Tambomachay, junto a Sacsayhuamán, Qenqo y Puca Pucara, forman el circuito arqueológico al norte del Cusco. Aunque es el más pequeño de los cuatro, su valor histórico y arquitectónico es enorme. Aquí los detalles que casi ningún guía cuenta.
Ubicación e importancia
Tambomachay se encuentra a 7 km al norte del Cusco, sobre la carretera que va hacia Pisac. Está a 3,765 metros de altura, ligeramente más alto que la ciudad del Cusco. Aunque su tamaño es modesto (apenas 50 metros de largo aproximadamente), era un sitio de élite con función ritual y simbólica importante para el imperio.
Construcción y técnicas
El sitio se construyó durante el reinado de Pachacútec en el siglo XV, en piedra caliza local. Los muros se levantaron con la técnica imperial inca: bloques labrados a la perfección, sin mortero, encajados como un rompecabezas. Algunos bloques tienen forma poligonal y se ensamblan con piezas vecinas mediante salientes y entrantes diseñados con precisión.
El sistema de agua
Lo más fascinante es la hidráulica. Los incas captaron un manantial en algún punto de la montaña detrás del sitio, lo canalizaron por tuberías de piedra subterránea, y lo distribuyeron en cuatro fuentes que brotan de los muros. Estas fuentes:
- Mantienen el mismo caudal todo el año, en seca y en lluvia.
- Tienen una sincronía perfecta: los chorros caen al mismo tiempo y con la misma fuerza.
- El agua sigue siendo apta para beber, según estudios recientes.

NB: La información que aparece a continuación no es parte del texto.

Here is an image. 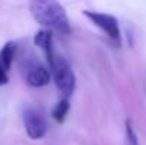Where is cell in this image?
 <instances>
[{
    "label": "cell",
    "instance_id": "cell-4",
    "mask_svg": "<svg viewBox=\"0 0 146 145\" xmlns=\"http://www.w3.org/2000/svg\"><path fill=\"white\" fill-rule=\"evenodd\" d=\"M23 124L27 135L31 140H41L47 134L46 118L34 107H27L23 111Z\"/></svg>",
    "mask_w": 146,
    "mask_h": 145
},
{
    "label": "cell",
    "instance_id": "cell-2",
    "mask_svg": "<svg viewBox=\"0 0 146 145\" xmlns=\"http://www.w3.org/2000/svg\"><path fill=\"white\" fill-rule=\"evenodd\" d=\"M50 68L54 77V83L62 97L68 98L70 96H72L75 90V74L68 61L61 55H55L54 63L50 65Z\"/></svg>",
    "mask_w": 146,
    "mask_h": 145
},
{
    "label": "cell",
    "instance_id": "cell-1",
    "mask_svg": "<svg viewBox=\"0 0 146 145\" xmlns=\"http://www.w3.org/2000/svg\"><path fill=\"white\" fill-rule=\"evenodd\" d=\"M30 11L37 23L55 30L61 36L70 34V20L65 9L57 1H31Z\"/></svg>",
    "mask_w": 146,
    "mask_h": 145
},
{
    "label": "cell",
    "instance_id": "cell-7",
    "mask_svg": "<svg viewBox=\"0 0 146 145\" xmlns=\"http://www.w3.org/2000/svg\"><path fill=\"white\" fill-rule=\"evenodd\" d=\"M14 55H16V44L13 41H9L0 51V65L6 71L10 68V65L14 60Z\"/></svg>",
    "mask_w": 146,
    "mask_h": 145
},
{
    "label": "cell",
    "instance_id": "cell-9",
    "mask_svg": "<svg viewBox=\"0 0 146 145\" xmlns=\"http://www.w3.org/2000/svg\"><path fill=\"white\" fill-rule=\"evenodd\" d=\"M126 137H128V142H129V145H139L138 144L136 132H135V130H133L131 121H126Z\"/></svg>",
    "mask_w": 146,
    "mask_h": 145
},
{
    "label": "cell",
    "instance_id": "cell-5",
    "mask_svg": "<svg viewBox=\"0 0 146 145\" xmlns=\"http://www.w3.org/2000/svg\"><path fill=\"white\" fill-rule=\"evenodd\" d=\"M50 70L41 63H34L29 67L26 74V81L31 87H44L50 83Z\"/></svg>",
    "mask_w": 146,
    "mask_h": 145
},
{
    "label": "cell",
    "instance_id": "cell-10",
    "mask_svg": "<svg viewBox=\"0 0 146 145\" xmlns=\"http://www.w3.org/2000/svg\"><path fill=\"white\" fill-rule=\"evenodd\" d=\"M7 80H9V77H7V71L0 65V86L6 84V83H7Z\"/></svg>",
    "mask_w": 146,
    "mask_h": 145
},
{
    "label": "cell",
    "instance_id": "cell-3",
    "mask_svg": "<svg viewBox=\"0 0 146 145\" xmlns=\"http://www.w3.org/2000/svg\"><path fill=\"white\" fill-rule=\"evenodd\" d=\"M84 14L98 29H101L115 44L121 46V29H119L118 20L113 16L105 14V13H98V11H91V10H85Z\"/></svg>",
    "mask_w": 146,
    "mask_h": 145
},
{
    "label": "cell",
    "instance_id": "cell-6",
    "mask_svg": "<svg viewBox=\"0 0 146 145\" xmlns=\"http://www.w3.org/2000/svg\"><path fill=\"white\" fill-rule=\"evenodd\" d=\"M34 44L44 51L46 58L48 61V65H51L54 63V58H55V53H54V47H52V34H51V31L47 30V29L38 30L36 33V36H34Z\"/></svg>",
    "mask_w": 146,
    "mask_h": 145
},
{
    "label": "cell",
    "instance_id": "cell-8",
    "mask_svg": "<svg viewBox=\"0 0 146 145\" xmlns=\"http://www.w3.org/2000/svg\"><path fill=\"white\" fill-rule=\"evenodd\" d=\"M68 111H70V102H68V98H62V100L55 105V108L52 110V117H54L55 121L62 122V121L65 120Z\"/></svg>",
    "mask_w": 146,
    "mask_h": 145
}]
</instances>
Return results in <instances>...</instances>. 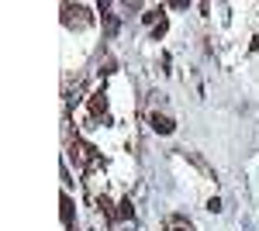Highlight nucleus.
<instances>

- Cuando llueve mucho, no se desbordan: hay rebosaderos diseñados para drenar el exceso.
Hipótesis sobre su función
Hay varias interpretaciones académicas sobre para qué exactamente se usaba Tambomachay:
Hipótesis 1: baño ceremonial real
La más aceptada. El sapa inca y su corte se bañaban allí en rituales de purificación antes de ceremonias importantes. Los baños incas no eran de inmersión completa sino de lavado ritual: agua sobre la cabeza, las manos, los pies.
Hipótesis 2: residencia de descanso
El nombre "tampu" sugiere posada. Pudo ser un lugar donde el sapa inca paraba durante sus viajes a Antisuyo (la selva), descansaba y se purificaba antes de continuar.
Hipótesis 3: santuario del agua
Un lugar donde los sacerdotes hacían ofrendas al agua para asegurar lluvias buenas en las cosechas. Las fuentes representaban la mama yacu (madre agua).
Hipótesis 4: observatorio astronómico
El espejo de agua de los estanques reflejaba las estrellas. Sacerdotes-astrónomos podrían haber observado las constelaciones reflejadas y calculado calendarios agrícolas.
Estado de conservación
El sitio está bien conservado, pero ha sufrido algún daño. Los españoles, en la búsqueda de tesoros incas, picaron parte de los muros buscando metales. Hay grafitis del siglo XIX y XX en algunos bloques. Los últimos trabajos de conservación, hechos por el Ministerio de Cultura entre 2008 y 2012, estabilizaron los muros y limpiaron el sistema hidráulico, sin alterar la estructura original.
La experiencia de visitar
Tambomachay no es espectacular en tamaño. Lo que impresiona es su elegancia y la sensación de detalle. En 30-45 minutos puedes recorrerlo entero, escuchar las fuentes, observar la calidad de los muros y tomar fotos. Si vas en grupo guiado, el guía suele explicar mucho de la simbología del agua. Si vas solo, lleva un libro o app sobre arquitectura inca para sacarle mejor provecho.